Followers, clergy tacking on `Great' to the pope's name

Unofficial designation, given to three others, requires popular use

The World In Mourning

The Death Of Pope John Paul Ii

April 08, 2005|By Janice D'Arcy | Janice D'Arcy,SUN STAFF

ROME - From the faithful in the streets to homilies at the Vatican, an unofficial change is under way: Pope John Paul II is becoming John Paul the Great.

The moniker "Great" was in the written text of Cardinal Angelo Sodano's homily at a St. Peter's Mass on Sunday. The Italian press is employing it at will. The lexicon of mourners who are gathering here in an unprecedented crush is thick with it.

"The title has caught on," said Cardinal Justin Rigali of Philadelphia. "That's what we call him, John Paul the Great."

Popular affirmation

In the Catholic Church, the term is more than a mere compliment.

It is a title widely bestowed on just three previous popes, all of whom reigned more than a 1,000 years ago.
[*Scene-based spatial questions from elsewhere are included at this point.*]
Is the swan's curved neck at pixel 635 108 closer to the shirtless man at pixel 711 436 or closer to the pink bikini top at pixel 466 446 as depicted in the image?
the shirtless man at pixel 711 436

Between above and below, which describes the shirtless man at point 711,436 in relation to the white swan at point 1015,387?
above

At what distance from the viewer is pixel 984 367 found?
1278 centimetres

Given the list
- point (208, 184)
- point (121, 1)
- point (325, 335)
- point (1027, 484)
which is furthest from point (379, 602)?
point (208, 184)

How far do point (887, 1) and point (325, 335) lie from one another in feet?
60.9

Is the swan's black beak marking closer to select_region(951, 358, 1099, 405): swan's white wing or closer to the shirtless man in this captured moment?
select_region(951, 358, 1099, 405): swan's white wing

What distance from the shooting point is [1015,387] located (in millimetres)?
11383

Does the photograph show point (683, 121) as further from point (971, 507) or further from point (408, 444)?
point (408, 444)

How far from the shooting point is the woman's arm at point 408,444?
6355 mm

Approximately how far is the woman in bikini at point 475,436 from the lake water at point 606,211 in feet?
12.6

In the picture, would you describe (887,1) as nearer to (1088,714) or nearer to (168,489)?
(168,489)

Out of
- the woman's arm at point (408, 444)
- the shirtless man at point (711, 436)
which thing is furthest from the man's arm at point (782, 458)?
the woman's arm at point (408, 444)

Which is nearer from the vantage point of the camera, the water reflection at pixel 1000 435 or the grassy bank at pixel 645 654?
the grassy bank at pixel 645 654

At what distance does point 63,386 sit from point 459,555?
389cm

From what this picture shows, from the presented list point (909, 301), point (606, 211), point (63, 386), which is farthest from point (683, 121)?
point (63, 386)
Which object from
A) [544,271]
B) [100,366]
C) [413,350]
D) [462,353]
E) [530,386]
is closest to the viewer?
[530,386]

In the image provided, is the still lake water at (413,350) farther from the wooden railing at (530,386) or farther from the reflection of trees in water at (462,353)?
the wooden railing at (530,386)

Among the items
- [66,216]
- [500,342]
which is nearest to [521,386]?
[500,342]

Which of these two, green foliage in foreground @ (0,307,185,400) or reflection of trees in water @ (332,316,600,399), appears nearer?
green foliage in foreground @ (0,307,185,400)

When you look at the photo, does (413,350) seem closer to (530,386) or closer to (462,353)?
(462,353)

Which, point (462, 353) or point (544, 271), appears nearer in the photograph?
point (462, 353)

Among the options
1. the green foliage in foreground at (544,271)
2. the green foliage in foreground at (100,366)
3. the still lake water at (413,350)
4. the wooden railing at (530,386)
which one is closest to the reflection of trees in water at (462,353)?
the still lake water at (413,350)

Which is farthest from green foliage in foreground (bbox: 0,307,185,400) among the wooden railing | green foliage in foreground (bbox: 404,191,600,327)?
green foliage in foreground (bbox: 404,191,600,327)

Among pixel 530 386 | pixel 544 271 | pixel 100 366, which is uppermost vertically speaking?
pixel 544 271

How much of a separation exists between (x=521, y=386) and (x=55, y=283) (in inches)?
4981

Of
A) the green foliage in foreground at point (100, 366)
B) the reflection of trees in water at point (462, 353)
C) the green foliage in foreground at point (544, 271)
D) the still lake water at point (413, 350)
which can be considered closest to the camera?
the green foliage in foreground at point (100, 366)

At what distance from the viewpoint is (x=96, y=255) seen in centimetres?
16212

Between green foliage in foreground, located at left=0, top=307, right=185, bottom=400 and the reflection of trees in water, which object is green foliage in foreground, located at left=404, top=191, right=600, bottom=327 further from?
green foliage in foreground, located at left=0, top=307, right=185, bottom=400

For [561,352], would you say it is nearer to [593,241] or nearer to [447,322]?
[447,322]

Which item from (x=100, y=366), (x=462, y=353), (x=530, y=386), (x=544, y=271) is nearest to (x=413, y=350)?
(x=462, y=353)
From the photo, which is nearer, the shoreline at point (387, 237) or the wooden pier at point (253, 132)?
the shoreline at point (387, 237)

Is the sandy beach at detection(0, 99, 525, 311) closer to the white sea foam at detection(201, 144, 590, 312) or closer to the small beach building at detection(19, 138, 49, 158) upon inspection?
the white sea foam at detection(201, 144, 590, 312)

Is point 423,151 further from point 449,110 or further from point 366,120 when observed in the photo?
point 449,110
But unlike the arduous process for sainthood, there is no official procedure or ceremony en route to Greatness. It is at once simpler and much more difficult.

It needs popular affirmation.

"The examples from antiquity happened by use and the pen of subsequent ecclesiastical writers," said Brother Charles Hilken, a history professor at St. Mary's College of California.

Three other popes

Pope Leo I, 440-461, established that the authority of the papacy, transcending the importance of its position beyond the individual pontiff. He twice saved Rome from devastation by challenging invaders, including Attila the Hun.

Pope Gregory I, 590-604, defended Rome's primacy and sent food out daily to the poor in the streets. Pope Nicholas I, 858-867, fended off voracious Roman imperial influence.

Scholars say there have been so few - and it even remains a debate among some writers whether Nicholas is truly a Great - because the title has no official sanction.

The vox populi's commitment to the term must endure.

`John Paul joins them'

In a time when titles are fast and fickle - the wedding of the century dissolved, the trial of the century disintegrated into tawdrier imitations - it is hard to know when spectacular events are more than a spectacle.

But for many of those who have turned the streets around Vatican City into cobblestone beds this week, history is evident. It is, too, for others far from the pageantry of today's farewell.

"Before Karol Wojtyla , there were other popes called `the Great' - Gregory, Leo and Nicholas. Now, John Paul joins them. John Paul the Great," read the conclusion of an editorial in the Wednesday edition of The Warsaw Voice.